Когда приятель подошёл совсем близко, я повернулся к нему и
удивлённо спросил:
− Вань, да ты…, − дальше что-то спрашивать не имело смысла.
Передо мной стоял виновато улыбающийся человек, нагретый и
счастливый.
− Лёнь, меня ведь чуть не арестовали, − еле слышно прошипел
Ваня.
− Да, ну? − удивился я, продолжая разыгранный спектакль.

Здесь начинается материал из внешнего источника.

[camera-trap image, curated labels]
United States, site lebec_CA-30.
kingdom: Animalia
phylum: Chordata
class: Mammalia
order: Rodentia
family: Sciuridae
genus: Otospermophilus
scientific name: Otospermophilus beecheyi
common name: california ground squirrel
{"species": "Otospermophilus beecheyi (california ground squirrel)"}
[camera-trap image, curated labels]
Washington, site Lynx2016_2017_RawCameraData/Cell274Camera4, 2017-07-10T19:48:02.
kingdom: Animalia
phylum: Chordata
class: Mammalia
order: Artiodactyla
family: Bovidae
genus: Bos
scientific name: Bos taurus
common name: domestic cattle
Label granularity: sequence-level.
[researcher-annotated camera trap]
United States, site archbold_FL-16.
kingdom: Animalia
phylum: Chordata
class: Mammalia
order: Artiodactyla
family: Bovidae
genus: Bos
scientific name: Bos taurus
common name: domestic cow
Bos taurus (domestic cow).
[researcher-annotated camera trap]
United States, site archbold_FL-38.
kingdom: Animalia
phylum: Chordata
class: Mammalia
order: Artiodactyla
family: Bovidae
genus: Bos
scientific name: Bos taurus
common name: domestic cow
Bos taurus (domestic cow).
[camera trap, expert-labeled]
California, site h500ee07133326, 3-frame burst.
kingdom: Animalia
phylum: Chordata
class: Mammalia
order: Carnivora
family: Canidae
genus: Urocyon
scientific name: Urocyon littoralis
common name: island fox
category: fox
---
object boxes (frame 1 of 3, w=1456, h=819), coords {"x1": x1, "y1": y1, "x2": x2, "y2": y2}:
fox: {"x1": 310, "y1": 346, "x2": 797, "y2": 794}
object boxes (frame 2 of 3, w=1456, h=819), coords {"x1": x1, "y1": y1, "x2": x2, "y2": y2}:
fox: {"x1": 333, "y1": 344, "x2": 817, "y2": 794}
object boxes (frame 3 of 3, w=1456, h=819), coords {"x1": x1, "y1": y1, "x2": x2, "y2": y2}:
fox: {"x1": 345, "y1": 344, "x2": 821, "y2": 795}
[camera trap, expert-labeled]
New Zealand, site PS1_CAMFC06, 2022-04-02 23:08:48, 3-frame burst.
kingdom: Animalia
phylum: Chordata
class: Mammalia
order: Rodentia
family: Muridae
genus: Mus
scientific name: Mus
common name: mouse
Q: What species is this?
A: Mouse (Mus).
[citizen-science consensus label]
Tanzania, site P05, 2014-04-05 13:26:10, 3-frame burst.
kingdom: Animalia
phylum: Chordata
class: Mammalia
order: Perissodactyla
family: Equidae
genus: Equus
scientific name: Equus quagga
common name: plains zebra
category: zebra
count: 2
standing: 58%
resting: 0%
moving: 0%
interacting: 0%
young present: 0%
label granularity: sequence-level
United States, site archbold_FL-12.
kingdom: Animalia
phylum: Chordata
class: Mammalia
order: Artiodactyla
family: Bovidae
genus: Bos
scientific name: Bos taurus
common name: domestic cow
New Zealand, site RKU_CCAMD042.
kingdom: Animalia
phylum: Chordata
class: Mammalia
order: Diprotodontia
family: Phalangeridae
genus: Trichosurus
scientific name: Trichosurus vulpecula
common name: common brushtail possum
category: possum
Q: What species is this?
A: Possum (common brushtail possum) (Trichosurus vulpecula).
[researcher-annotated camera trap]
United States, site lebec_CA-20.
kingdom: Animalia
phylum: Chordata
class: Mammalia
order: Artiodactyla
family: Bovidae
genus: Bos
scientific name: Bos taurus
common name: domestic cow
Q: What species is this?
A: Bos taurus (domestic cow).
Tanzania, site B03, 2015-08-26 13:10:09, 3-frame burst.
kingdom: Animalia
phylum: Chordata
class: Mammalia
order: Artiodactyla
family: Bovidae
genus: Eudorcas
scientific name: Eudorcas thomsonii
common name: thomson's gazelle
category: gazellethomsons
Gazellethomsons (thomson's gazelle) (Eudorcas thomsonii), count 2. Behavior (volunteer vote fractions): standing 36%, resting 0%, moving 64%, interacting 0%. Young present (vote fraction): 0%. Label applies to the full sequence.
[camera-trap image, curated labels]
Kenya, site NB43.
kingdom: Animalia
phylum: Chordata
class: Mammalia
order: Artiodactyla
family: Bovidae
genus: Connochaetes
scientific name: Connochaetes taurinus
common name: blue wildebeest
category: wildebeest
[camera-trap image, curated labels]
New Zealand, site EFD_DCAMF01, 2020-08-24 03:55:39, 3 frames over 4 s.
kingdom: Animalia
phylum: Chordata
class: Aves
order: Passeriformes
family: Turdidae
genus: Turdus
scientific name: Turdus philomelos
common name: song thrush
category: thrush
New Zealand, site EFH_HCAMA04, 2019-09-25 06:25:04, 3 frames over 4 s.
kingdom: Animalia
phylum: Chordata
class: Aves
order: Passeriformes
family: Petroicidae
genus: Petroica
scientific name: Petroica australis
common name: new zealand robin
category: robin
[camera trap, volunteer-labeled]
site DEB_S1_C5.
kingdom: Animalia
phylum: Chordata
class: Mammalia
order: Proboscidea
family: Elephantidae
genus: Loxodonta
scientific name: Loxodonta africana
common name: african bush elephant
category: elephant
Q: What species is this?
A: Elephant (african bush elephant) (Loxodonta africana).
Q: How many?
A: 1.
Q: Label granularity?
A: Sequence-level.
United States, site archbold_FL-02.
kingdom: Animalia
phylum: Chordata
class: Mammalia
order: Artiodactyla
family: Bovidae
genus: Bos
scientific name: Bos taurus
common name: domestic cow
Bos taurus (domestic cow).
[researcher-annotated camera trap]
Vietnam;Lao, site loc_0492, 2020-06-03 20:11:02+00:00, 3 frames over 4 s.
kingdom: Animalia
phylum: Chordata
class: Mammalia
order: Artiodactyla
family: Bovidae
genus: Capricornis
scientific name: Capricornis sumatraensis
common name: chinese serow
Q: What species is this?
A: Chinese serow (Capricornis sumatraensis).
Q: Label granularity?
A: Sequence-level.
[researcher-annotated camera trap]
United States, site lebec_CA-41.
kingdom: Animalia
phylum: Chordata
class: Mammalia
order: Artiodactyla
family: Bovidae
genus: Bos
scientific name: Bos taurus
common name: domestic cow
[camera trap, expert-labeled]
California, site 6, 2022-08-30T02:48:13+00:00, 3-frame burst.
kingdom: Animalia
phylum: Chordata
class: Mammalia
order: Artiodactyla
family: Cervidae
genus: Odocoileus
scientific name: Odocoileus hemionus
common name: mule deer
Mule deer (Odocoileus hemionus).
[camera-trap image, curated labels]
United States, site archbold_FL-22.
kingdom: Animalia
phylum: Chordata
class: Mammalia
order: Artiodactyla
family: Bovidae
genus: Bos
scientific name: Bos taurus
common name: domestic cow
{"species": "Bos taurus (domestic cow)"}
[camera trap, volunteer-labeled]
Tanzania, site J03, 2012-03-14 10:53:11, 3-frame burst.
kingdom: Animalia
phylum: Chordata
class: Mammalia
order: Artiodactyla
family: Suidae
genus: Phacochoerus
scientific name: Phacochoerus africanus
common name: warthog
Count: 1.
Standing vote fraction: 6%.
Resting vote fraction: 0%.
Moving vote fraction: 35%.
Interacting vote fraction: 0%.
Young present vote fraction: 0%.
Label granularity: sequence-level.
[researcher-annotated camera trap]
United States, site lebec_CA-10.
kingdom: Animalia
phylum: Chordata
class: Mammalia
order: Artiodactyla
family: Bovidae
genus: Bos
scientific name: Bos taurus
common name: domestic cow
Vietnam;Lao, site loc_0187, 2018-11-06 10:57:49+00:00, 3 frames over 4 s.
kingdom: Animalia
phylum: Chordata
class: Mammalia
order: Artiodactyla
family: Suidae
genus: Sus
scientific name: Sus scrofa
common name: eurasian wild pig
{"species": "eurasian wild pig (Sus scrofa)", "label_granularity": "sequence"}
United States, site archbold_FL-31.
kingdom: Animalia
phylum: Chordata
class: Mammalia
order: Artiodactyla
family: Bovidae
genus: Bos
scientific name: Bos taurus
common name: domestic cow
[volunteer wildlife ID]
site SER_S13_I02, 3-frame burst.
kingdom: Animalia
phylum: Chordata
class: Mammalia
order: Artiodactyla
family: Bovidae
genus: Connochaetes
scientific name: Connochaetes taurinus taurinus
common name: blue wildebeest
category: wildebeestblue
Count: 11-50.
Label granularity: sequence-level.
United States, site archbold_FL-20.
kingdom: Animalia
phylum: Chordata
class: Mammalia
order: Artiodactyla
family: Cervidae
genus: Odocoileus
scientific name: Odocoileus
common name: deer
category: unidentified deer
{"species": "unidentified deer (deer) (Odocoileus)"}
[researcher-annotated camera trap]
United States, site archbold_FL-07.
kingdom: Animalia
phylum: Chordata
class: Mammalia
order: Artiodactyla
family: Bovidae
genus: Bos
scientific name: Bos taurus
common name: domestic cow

− А то! Ты видел тут солдата с ружьём? – Ваня, озираясь,
посмотрел по сторонам и шмыгнул носом.
− Ну!
− Так вот, он меня под ружьё и «Бегом айда!», − он повторил
движение своего конвоира.
− Куда?
− Мать его знает куда, беги, говорит, не оглядывайся, пока
цел.
− Ну, а ты?
− Чё я, бежал, покуда сил хватило. А там упал. Думал,
застрелит.
− А он?
− Подошёл, положил рядом со мной ледобур и сказал: «Быстро
назад, да больше не мёрзни!».
− Вот Вань! − напустился я на своего приятеля. − Вот тебе и
твоё «чё там, чё здесь, чё делают?»... Они сделают! У них тут
везде локаторы как уши развешаны, учуют и ущучат.
− Точно Лёнь! У него ещё трубка телефонная на поясе висела,
фамилию откуда-то мою знает, − Ваня смотрел на меня как на
спасителя, и мой тон принял как награду.
− Конечно, знает, твою фамилию теперь весь посёлок знать
будет! Ты теперь у них самый особо опасный «подлёдник» будешь,
− сказал я, и мы прыснули от смеха, глядя друг на друга.
И так нам радостно стало, что мы с ним обнялись как родные
после долгой разлуки. Там было всё: и смех, и грех, и слёзы.
После этого пошла у нас рыбалка.
Домой
вернулись с рыбой, уставшие и довольные. Но до сих пор, когда
вижу плавленые сырки, как-то слезятся глаза и вспоминается моя
дурацкая шалость, над которой я уже не смеюсь.